Physician Autonomy and Managed Care

The next issue impacting small physician practices involves how the restructuring of the health care system into managed care philosophies has had a direct impact on physician autonomy and essentially reversed the role of a physician from practitioner to businessman. Wolper (2011) points out that prior to 1965 the health care industry was characterized by a great increase in the amount of technology available for health care use, and high levels of physician autonomy. These and other factors, combined with limited government involvement, provided a prime environment for the growth of a physician practice. Most physicians did not engage in promoting their practices during the 1960s due to ethical standards but marketing alone as a solo-practice physician was very easy during this timeframe. The arrival of Medicare and Medicaid in the 1060s led to high compensation for physicians. Under FFS payment, physicians are frequently blamed for increased costs as a result of receiving unquestioned reimbursement. This unrestrained process of payment lead to hospitals becoming larger and in Wolper's terms, there was "growth of systems for the sake of growth." The effect of unrestrained compensation created a further influx of the number of solo-practice physicians.

Due to the increased spending and cost of health care, the federal government started to implement a prospective payment system (PPS) for Medicare. This allowed the federal government to regulate the reimbursement limits for specific interventions. This decrease in funding caused the health care marketplace to become more competitive. Organizations were required to restructure. Downsizing became a major trend, and it suddenly became difficult for a solo-practice physician to compete with the larger corporation hospital (Wolper 2011). One of the major changes during the 1990s was the growth of health maintenance organizations (Mahmood and Choi 2010). The current managed health care market system severely limited physician autonomy and satisfaction (Burdi and Baker 1999, Stoddard, Hargraves et al. 2001), and created a conflict of interest for physicians (Green 1990, Mechanic and Schlesinger 1996, Kassirer 2001). Physicians were now concerned about the financial end of the business where their paycheck was directly affected by their ability to cut expensive procedures for patients. This new system was the exact opposite of the FFS model where greater number of procedures equated to greater reimbursement to the physician.

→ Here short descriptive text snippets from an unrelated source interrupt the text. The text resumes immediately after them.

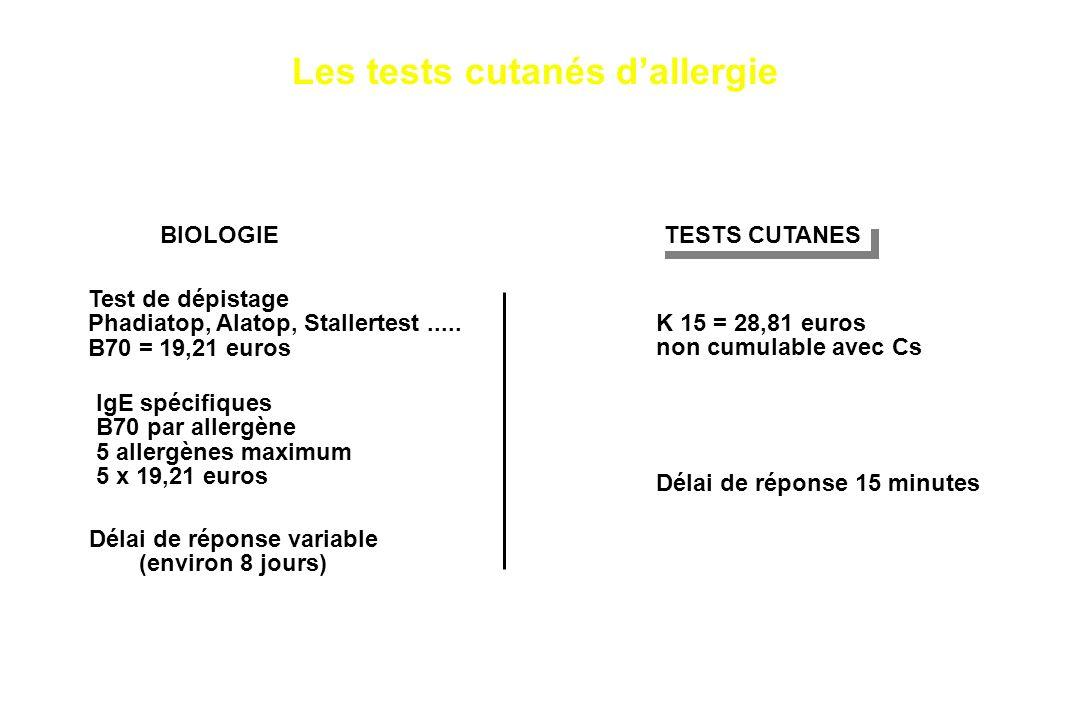 BIOLOGIE Test de dépistage Phadiatop, Alatop, Stallertest..... B70 = 19,21 euros IgE spécifiques B70 par allergène 5 allergènes maximum 5 x 19,21 euro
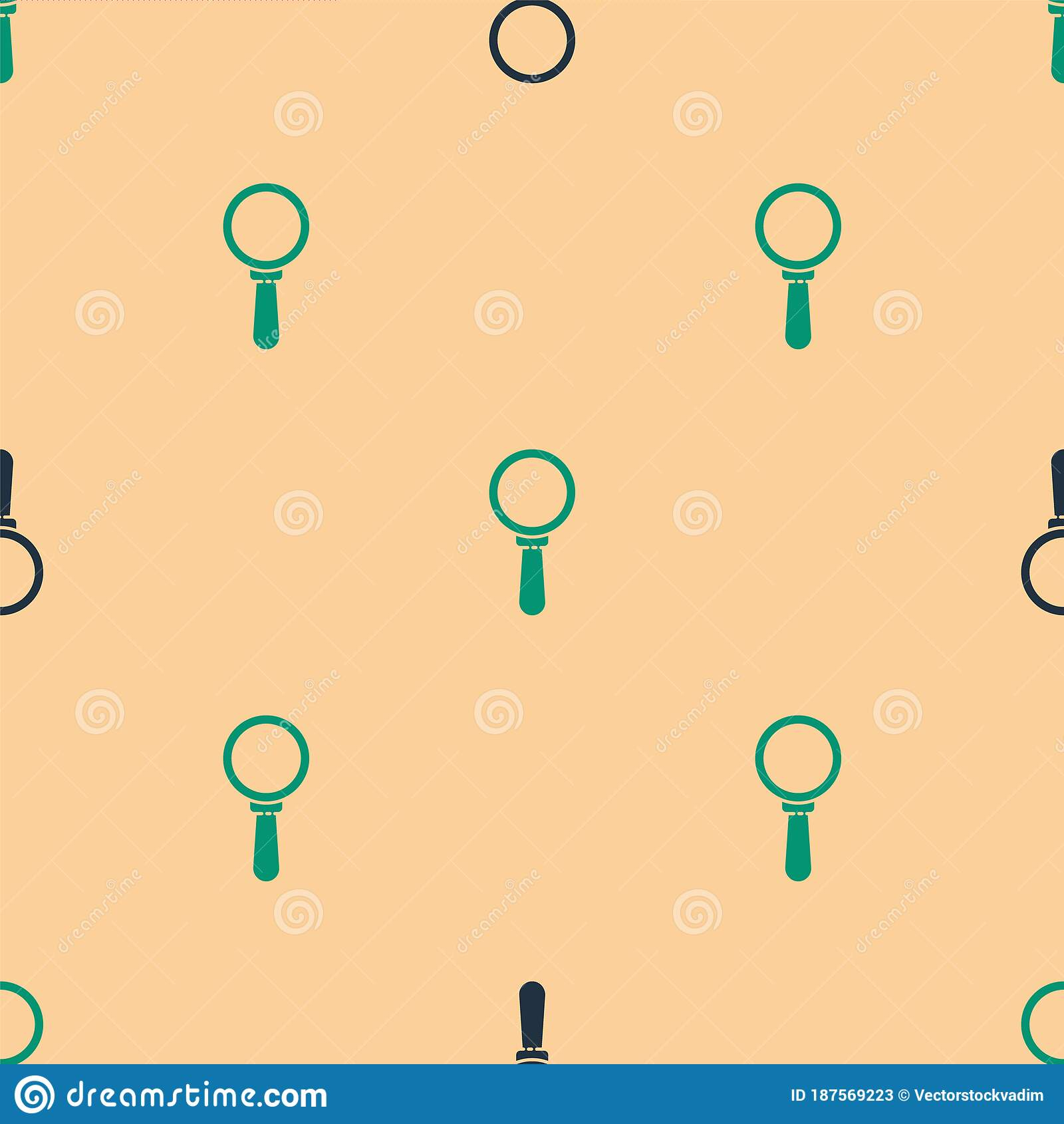 green black magnifying glass icon isolated seamless pattern beige background search focus zoom business symbol vector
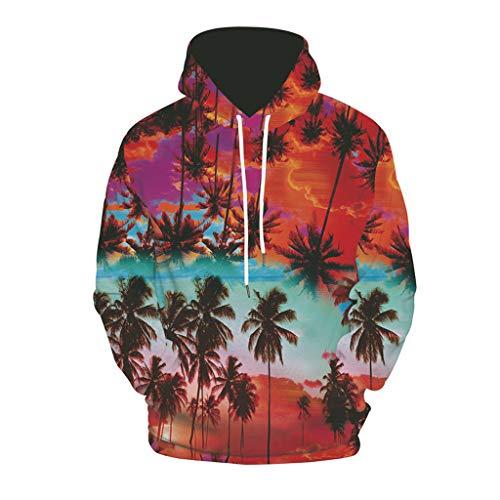 CTAU Mens Unisex Tops Novelty Fashion 3D Printing Hoodie Hooded Loose Long Sleeve Pullover Sweatshirt (XXL, E-Red)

On the basis of the aforementioned review of the literature and in an effort to fill the research gap of identifying characteristics of small physician practitioners, we aim to answer the following research questions. What is the current trend of small physician practices in the managed care marketplace at the national level? Are they giving up or sustaining their small medical practices? Who are those small physician practitioners (e.g., gender, age, race, primary care, board-certification, and geographical area)? Specifically do they provide charity and chronic care? How do they perceive market competition? Are their characteristics comparable to their counterparts employed in a large hospital system?

METHODOLOGY

Data

In order to explore evolving trends of solo and two-physician practitioners, we analyzed the 2008 Health Tracking Physician Survey (obtained from the Interuniversity Consortium for Political and Social Research [ICPSR]), which is the latest nationally representative physician survey data conducted by the Center for Studying Health System Change and funded by the Robert Wood Johnson Foundation. The mail survey was conducted between February 2008 and October 2008, and a total of 4,720 American physicians providing direct patient care for at least 20 hours a week participated in the survey. Excluded in the survey were federal employees, residents, fellows, specialists in fields where the primary focus is not direct patient care, and foreign medical school graduates who are only temporarily licensed to practice in the U.S. A list of physicians (n=735,378) was provided by the American Medical Association (AMA) and, after ensuring file accuracy, the sampling frame included 550,260 physicians. A stratified random sampling design was used for the survey and hence allocated the sampled physicians based on PCPs and specialists and across regions, in efforts to achieve the highest accuracy for national estimates. After reviewing sample allocation, initial eligibility screening, and returned survey rejection, 4,720 physicians out of 8,606 eventually participated in the study. A weighted response rate among eligible physicians is 61.9%. More detailed information on the data collection and methodology are described elsewhere (The Center for Studying Health System Change 2008, Strouse 2009).

Measures

The solo/dual physician practice dependent variable was assessed using the status of practice type (Solo/two-physician practice=1, other=0). Other covariates included in the analysis consist of charity care (the number of hours spent providing charity care in the past month), perceived market competition (1= not at all competitive, 2=somewhat competitive, 3=very competitive), overall career satisfaction in medicine (1=very dissatisfied, 2=somewhat dissatisfied, 3=neither satisfied nor dissatisfied, 4=somewhat satisfied, 5=very satisfied), the percentage of chronic patients, international medical graduates (IMGs) (yes/no), board-certification (yes/no), geographical regions (Northeast, Midwest, South, and West), and primary care physician (yes/no). Personal factors (age, gender, and race), in addition to medical specialty (internal medicine, family/general practice, pediatrics, medical specialties, surgical specialties, psychiatry, OB/GYN), were adjusted in the regression analysis.

Analyses

Solo/dual physician practices and their counterparts were directly compared in light of personal factors and other health services variables. All statistical analyses were conducted using STATA (StataCorp 2007). We utilized the survey ('svy') commands in STATA to correctly account for stratification and clustering in complex survey designs. Both descriptive and inferential statistics including two-sided t-tests and chi-square tests were performed to estimate any association among measured variables. We also undertook a multivariate logistic regression analysis to identify factors in relation to the status of small physician practices. We used two-sided tests of statistical significance at the p < .05 level and coefficients (s.e.) are reported in the regression analysis.

RESULTS

Figure 1 displays the proportion of solo/two-physician practices. About 33% of the sample reported small medical practices.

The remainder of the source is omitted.